[Assigned task]: A verbatim transcript of the data below is required, images omitted.

[Input]:
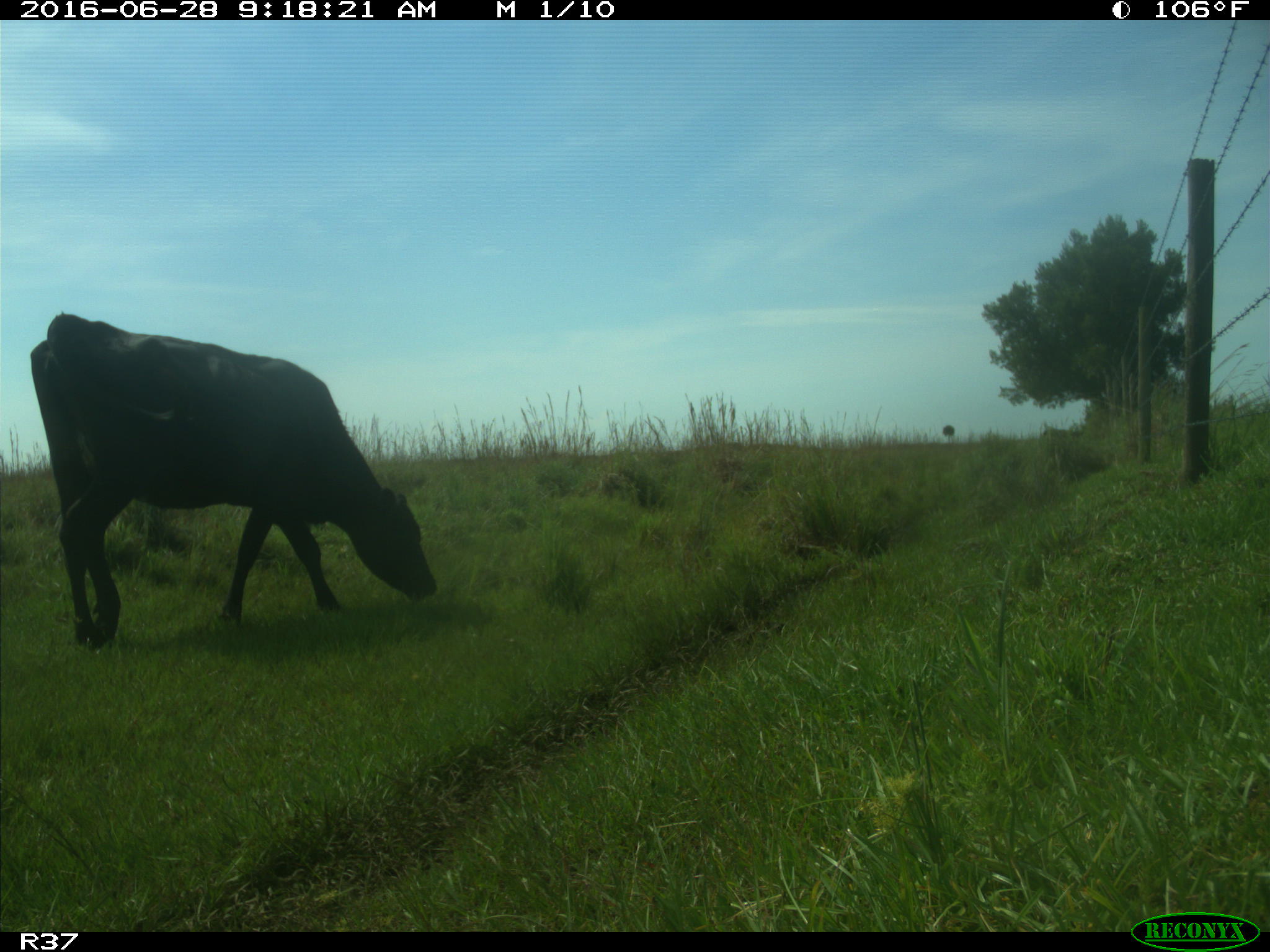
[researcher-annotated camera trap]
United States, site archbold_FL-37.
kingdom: Animalia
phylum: Chordata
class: Mammalia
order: Artiodactyla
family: Bovidae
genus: Bos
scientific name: Bos taurus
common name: domestic cow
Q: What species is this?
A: Bos taurus (domestic cow).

[Response to this exercise]:
[researcher-annotated camera trap]
United States, site archbold_FL-37.
kingdom: Animalia
phylum: Chordata
class: Mammalia
order: Artiodactyla
family: Bovidae
genus: Bos
scientific name: Bos taurus
common name: domestic cow
Q: What species is this?
A: Bos taurus (domestic cow).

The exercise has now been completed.